Ikpeazu and Naismith may be standouts so far, but Hearts’ recruitment this summer has been generally excellent.

Zlamal has only let in two goals in five games, both due to freak defensive lapses.

Peter Haring has clicked superbly alongside John Souttar in defence, and has arguably turned Hearts into the league’s biggest threat from set pieces. The Austrian centre half finds space in the box comfortably and is fairly dominant in the air.

Olly Lee, Jake Mulraney and Steven Maclean have all surprised with their immediate effect on the team.
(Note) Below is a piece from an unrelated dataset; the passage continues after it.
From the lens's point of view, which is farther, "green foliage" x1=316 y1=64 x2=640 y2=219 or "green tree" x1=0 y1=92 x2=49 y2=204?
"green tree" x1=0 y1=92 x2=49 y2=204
With Craig Wighton and Sean Clare near certain to become important first team members too, you feel as though Hearts have got brilliant value from their summer rebuild.

Don’t be like Aberdeen

While the summer signings have propelled Hearts further than they would have imagined, there is a recent precedent that should make Jambos cautious.

Back in 2015, Aberdeen won their first eight games in a row and were five points clear come the end of September.

With the run including a 2-1 victory over Celtic, there was a legitimate case that Aberdeen could become the first non-Glasgow based champions since their 1985 triumph.

Yet, one point in their next five games saw both Celtic and Hearts leapfrog the Pittodrie side, as their title challenge collapsed just as it begun.

This was a classic case of Aberdeen figuring out a tactic that worked, then not adapting it. Their 4-2-3-1 formation blew teams away early in the season who perhaps underestimated what new signings Graeme Shinnie and Daniel Ward would bring to the team.

Yet after these eight games, teams noticed that Aberdeen had a fairly static style of play and were pretty vulnerable defending set pieces. As such, teams began to adapt their game specifically for games against Aberdeen.

When St Johnstone won 5-1 at Pittodrie, it was clear that McInnes’ initially successful tactics had been found out.

As Hearts continue to win games, teams will pay more and more attention to their weaknesses. Earlier I mentioned the effectiveness of Peter Haring at set pieces – from now on, any manager with access to Hearts’ past games will know not to give him a spare inch in the penalty box.

So how far can this Hearts side go?

Usually at this stage of the season when a team goes on a run of form, it’s either due to a) easy fixtures or b) a reliance on one star player.

The first point is negated when you consider they’ve already beaten Celtic and won away at two of the league’s toughest away fixtures: Kilmarnock and Motherwell.

As for the second point, they’ve already lost their captain and top scorer and they’ve been absolutely fine.

Five games is way too early to call them contenders, but October will bring challenges from Aberdeen, Rangers and Hibs. If they’re still comfortably at the top of the league at that point, you’d have to naïve to think they won’t be Celtic’s biggest threat to eight in a row.